Immigrants make move for families
Free Lunch
"It took 12 hours to walk through the pipe," she recalls. "There were rats, and sometimes, you had to get on your knees and crawl. I was afraid, but I knew I couldn't turn back. There was no future for my family in Mexico."
At the same time Ana was making her way through the sewer system with her cousin and 25 strangers who had paid a guide to help them, her husband, Jose, was taking his chances at climbing over a tall chain-link fence on the Arizona border.
He was caught and jailed by U.S. border patrol agents, not once, but nine times. Still, he didn't give up.
"I finally made it across the same way somebody on vacation would," he says. "I bought some phony documents and dressed in tourist clothes. Then, I simply walked across. It was one of the best days of my life."
Jose was eventually reunited with Ana in Salt Lake City, where they moved into the basement of a friend's house. Working odd jobs, they were soon able to save enough money to send for their daughter, Ana Claudia, then 6 and living with her grandparents in Acapulco.
Now raising a second daughter, Natalie, 2, they dream of the day when they can become legal U.S. citizens.

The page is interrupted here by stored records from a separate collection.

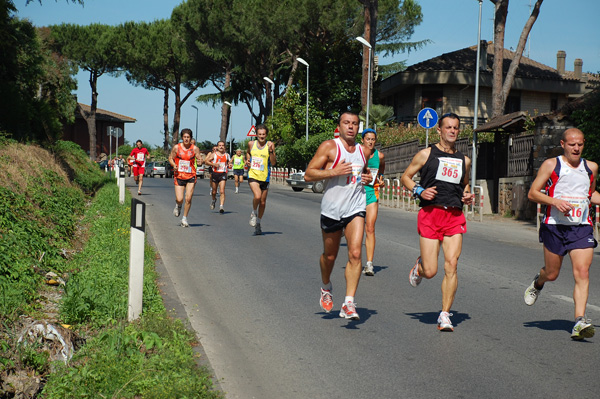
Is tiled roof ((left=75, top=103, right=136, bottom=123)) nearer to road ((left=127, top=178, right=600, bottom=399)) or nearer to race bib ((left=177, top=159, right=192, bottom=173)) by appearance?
race bib ((left=177, top=159, right=192, bottom=173))

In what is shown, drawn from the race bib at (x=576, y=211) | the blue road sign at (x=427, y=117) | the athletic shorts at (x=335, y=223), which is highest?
the blue road sign at (x=427, y=117)

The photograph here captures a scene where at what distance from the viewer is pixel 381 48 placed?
182 ft

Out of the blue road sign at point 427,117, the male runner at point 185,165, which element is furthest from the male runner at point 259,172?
the blue road sign at point 427,117

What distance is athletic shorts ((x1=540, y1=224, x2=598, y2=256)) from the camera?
686 cm

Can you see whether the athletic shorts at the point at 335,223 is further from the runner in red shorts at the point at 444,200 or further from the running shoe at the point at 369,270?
the running shoe at the point at 369,270

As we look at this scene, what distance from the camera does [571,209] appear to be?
684 centimetres

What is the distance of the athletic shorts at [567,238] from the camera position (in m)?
6.86

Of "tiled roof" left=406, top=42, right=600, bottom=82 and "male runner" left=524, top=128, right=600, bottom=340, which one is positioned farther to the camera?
"tiled roof" left=406, top=42, right=600, bottom=82

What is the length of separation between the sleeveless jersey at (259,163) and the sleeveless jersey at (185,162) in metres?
1.61

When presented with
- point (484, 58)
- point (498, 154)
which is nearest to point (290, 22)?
point (484, 58)

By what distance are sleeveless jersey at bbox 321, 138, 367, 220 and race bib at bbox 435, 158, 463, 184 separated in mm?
731

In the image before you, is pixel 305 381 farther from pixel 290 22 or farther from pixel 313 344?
pixel 290 22

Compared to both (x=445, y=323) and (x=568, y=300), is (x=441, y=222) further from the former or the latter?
(x=568, y=300)

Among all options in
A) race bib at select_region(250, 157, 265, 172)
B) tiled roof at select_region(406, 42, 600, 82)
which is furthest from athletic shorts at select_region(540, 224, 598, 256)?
tiled roof at select_region(406, 42, 600, 82)
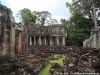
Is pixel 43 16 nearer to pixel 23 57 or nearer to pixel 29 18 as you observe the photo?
pixel 29 18

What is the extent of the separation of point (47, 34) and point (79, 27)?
11214 mm

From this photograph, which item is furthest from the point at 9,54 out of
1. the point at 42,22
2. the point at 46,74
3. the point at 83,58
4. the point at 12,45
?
the point at 42,22

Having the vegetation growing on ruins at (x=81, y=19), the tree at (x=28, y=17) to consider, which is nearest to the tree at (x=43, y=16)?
the tree at (x=28, y=17)

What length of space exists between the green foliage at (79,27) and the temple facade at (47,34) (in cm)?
799

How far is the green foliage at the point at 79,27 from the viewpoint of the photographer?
33.5m

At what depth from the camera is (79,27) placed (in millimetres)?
35312

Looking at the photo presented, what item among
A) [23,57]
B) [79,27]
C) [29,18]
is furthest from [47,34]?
[23,57]

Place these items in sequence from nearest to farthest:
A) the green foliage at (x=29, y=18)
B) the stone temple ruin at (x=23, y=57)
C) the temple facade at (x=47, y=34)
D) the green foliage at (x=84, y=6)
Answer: the stone temple ruin at (x=23, y=57), the green foliage at (x=84, y=6), the temple facade at (x=47, y=34), the green foliage at (x=29, y=18)

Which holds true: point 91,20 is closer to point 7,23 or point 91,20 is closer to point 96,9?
point 96,9

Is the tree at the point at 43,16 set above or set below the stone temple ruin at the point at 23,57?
above

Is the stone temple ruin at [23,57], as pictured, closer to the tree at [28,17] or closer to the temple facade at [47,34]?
the temple facade at [47,34]

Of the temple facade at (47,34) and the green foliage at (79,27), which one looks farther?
the temple facade at (47,34)

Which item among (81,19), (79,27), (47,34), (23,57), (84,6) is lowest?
(23,57)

Ana, 33, cannot speak of last month's march supporting amnesty for illegal immigrants without weeping.
"We are not terrorists, we are not out to take somebody's job," she says. "People misunderstand why we are here. We are here because the situation is so terrible in Mexico. Like everybody else, we dream of something better."
With Congress taking on the issue of immigration reform, she and Jose recently met me with their daughters for a Free Lunch of Italian chicken at Salt Lake City's Buca di Beppo restaurant. Jose, 35, had just driven with his brother from California, where he has been living off and on since January, yearning for another dream: a new kidney.
Because he is in the country illegally, the Salt Lake hospital he approached would not treat Jose or put him on a waiting list for a new kidney unless he paid $60,000 up front. "They basically said I would have to die," he says. So when he learned he would be eligible for treatment in California, regardless of his illegal status, Jose packed his bags.
"I do what I have to do for my family," he says. "Who wouldn't do the same?"
Before he became sick last year, Jose made a meager living in construction, often putting in 15-hour days with no pay. More than one boss disappeared without paying him and other illegal hires, but it's a risk Jose was willing to take.